Arizona Capitol Reports Staff//August 17, 2007//[read_meter]
Longtime Arizona Democrat Don Bivens won a state committee election in Prescott and will serve as the party’s chairman until 2009.
Bivens, a former president of the State Bar of Arizona, was elected by the party’s state committee meeting at Yavapai College on Aug. 11.
He most recently served on the finance committee for U.S. Senate candidate Jim Pederson in 2006. He has also worked for past campaigns of Democratic former governor Bruce Babbitt in 1982, and Attorney General Terry Goddard during his campaign for governor in 1994.
An increasing “far-right” tendency among Republican candidates is pushing voters toward his party, he said, citing wide 2006 victories by Democrat Gov. Janet Napolitano and Goddard.
“We are both out-fund raising and out-registering our Republican friends,” he said. “It’s just an observable fact that thoughtful independents and Republicans have been voting for Democratic candidates.”
He said his priorities are maintaining the party’s “upward trajectory” in congressional and state races, and getting more familiar with Democratic officeholders in the Legislature.
In 2006 Democrats picked up seven seats in the Legislature. Winning a majority is possible, he said. (The Arizona House now has 33 Republicans and 27 Democrats; the Senate has 17 Republicans and 13 Democrats.)
The 1st Congressional District House seat occupied by Republican Rick Renzi, currently under federal investigation for possible corruption, is “winnable.” And a possible special election to fill the seat if Renzi vacates would provide a “strategic advantage” to Democrats by allowing a tight focus of party resources, said Bivens.
GOP: Democrats are ‘pandering’
Brett Mecum, a spokesman for the Arizona Republican Party, said he believes Democrats are too optimistic and predicts their “pandering to the left wing” will push independents right back to the GOP tent.

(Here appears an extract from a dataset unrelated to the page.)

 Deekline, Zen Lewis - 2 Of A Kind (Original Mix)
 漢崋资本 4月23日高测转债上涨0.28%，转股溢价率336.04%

Large tax increases, pork spending and a “surrender in Iraq” policy by the Democratic majority in Congress will haunt freshmen Democrats U.S. Reps. Harry Mitchell, Congressional District 5 and Gabrielle Giffords, Congressional District 8 in 2008, he said.

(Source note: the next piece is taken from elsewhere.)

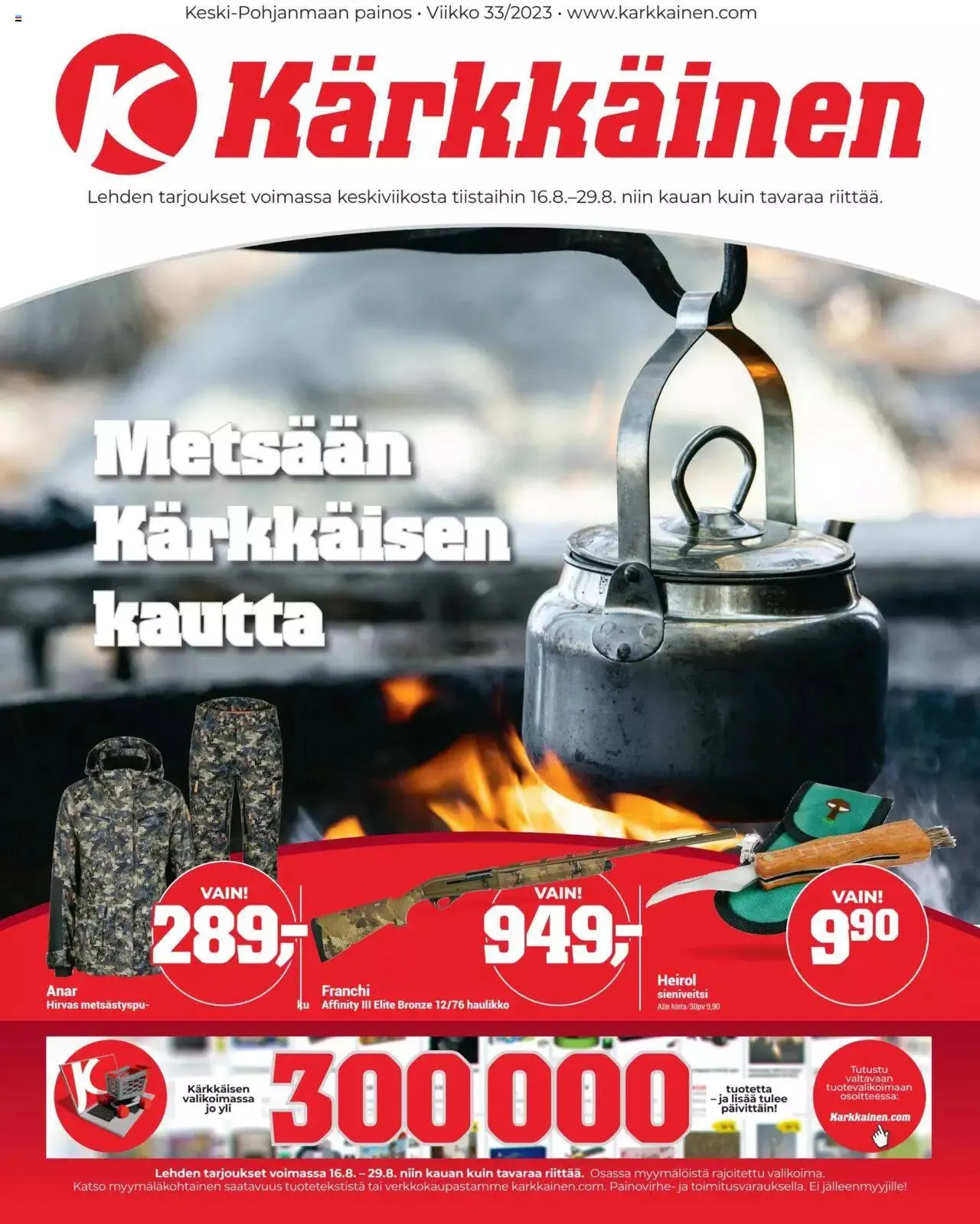 Kärkkäinen tarjoukset - Keski-Pohjanmaan painos voimassa alkaen 16. elokuuta - 29. elokuuta 2023 - Tarjouslehti sivu 1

Firm Republican policies espousing strong borders, low taxes and family values, and a “deep bench” of qualified Republican hopefuls will bring the 5th and 8th districts back under GOP control, Mecum said.
“I think the Democrats are over confident,” said Mecum, also predicting veto-proof majorities in the state Legislature following the 2008 elections. “They had the perfect storm in 2006 (when Democrats took control of both houses of Congress.”

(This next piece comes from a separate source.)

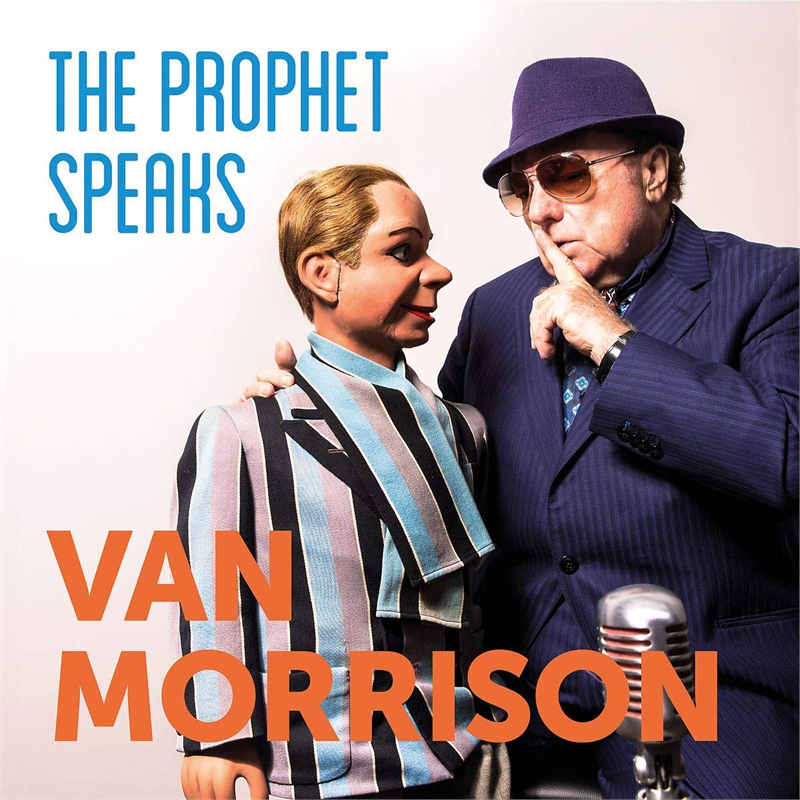 VAN MORRISON - THE PROPHET SPEAKS (2018)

At the Aug. 11 Democrat meeting, party members also revised guidelines for writing resolutions, and voted to urge elected officials to investigate alleged abuses of power by the Bush administration.
Outgoing Chairman David Waid, who presided over the party when it gained two congressional seats and seven seats in the Arizona Legislature in 2006, said his successor’s ability to “broaden our fund-raising base” and vision will be beneficial.
Waid resigned from his position as chairman in July, citing a desire to spend more time with his political consulting business and family.
Bivens will be finishing Waid’s term, which ends in January 2009, and plans to run again for the position, said Emily Bittner, a party spokeswoman.
Two other candidates for chairman were nominated by members of the Democrat State Committee, but withdrew their nominations to further party unity, she said.
Jim Hannley, a district chairman for Legislative district 27 and a leader of the party’s Progressive Caucus withdrew, as did Randall Holmes, Bittner said.